I concluded: “I love you and am praying for you while you wait in the dark womb of Mystery.”
I wrote back a little later: “I am thinking more about your honest thoughts and I bet others are feeling the exact same way. May I use your words anonymously as a spring board to help us discuss how hard it is to be an empty vessel for the use of an invisible God?”
She replied: “Sure, that is fine. It is not a good feeling to slip into that place of uselessness. I KNOW that is not of God- so I rest in all the ways God loves me and directs and has a plan- and has all along- I feel like I am made up of a string of ways God has used me- maybe I’m never going to be pregnant with one big baby? I don’t know……..”
I replied back: “Interesting possibility. This Advent manuscript is certainly not the only baby I have or ever will birth myself. God uses us daily, and we do not always see how. That is the evolving Mystery of our good, great, gracious God!”

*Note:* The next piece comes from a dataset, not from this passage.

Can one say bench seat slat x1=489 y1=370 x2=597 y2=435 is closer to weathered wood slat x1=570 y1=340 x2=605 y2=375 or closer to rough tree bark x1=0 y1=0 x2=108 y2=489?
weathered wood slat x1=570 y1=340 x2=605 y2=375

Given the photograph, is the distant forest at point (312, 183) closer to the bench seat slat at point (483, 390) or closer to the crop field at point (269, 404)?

All around us we observe a pregnant creation. The difficult times of pain throughout the world are simply birth pangs. But it’s not only around us; it’s within us. The Spirit of God is arousing us within. We’re also feeling the birth pangs. These sterile and barren bodies of ours are yearning for full deliverance. That is why waiting does not diminish us, any more than waiting diminishes a pregnant mother. We are enlarged in the waiting. We, of course, don’t see what is enlarging us. But the longer we wait, the larger we become, and the more joyful our expectancy (Romans 8:22-25, MSG).
Sometimes when we observe a pregnant creation all around us, we feel sterile, barren, useless. This is exactly how I felt during our four years of infertility (1991-1995). Everywhere I looked there seemed to be another pregnant woman living out my dreams. We want to be delivered from our difficult times of pain. Yet mysteriously we are enlarged, not diminished, as we wait on God to move. The longer we wait, not seeing, not knowing, not understanding, the more securely the Spirit arouses us within. The longer we wait, the larger we become, more joyfully expectant.
One day our due date on God’s calendar quietly arrives, and we are finally birthed, pushed through life’s pain, into our forever Home.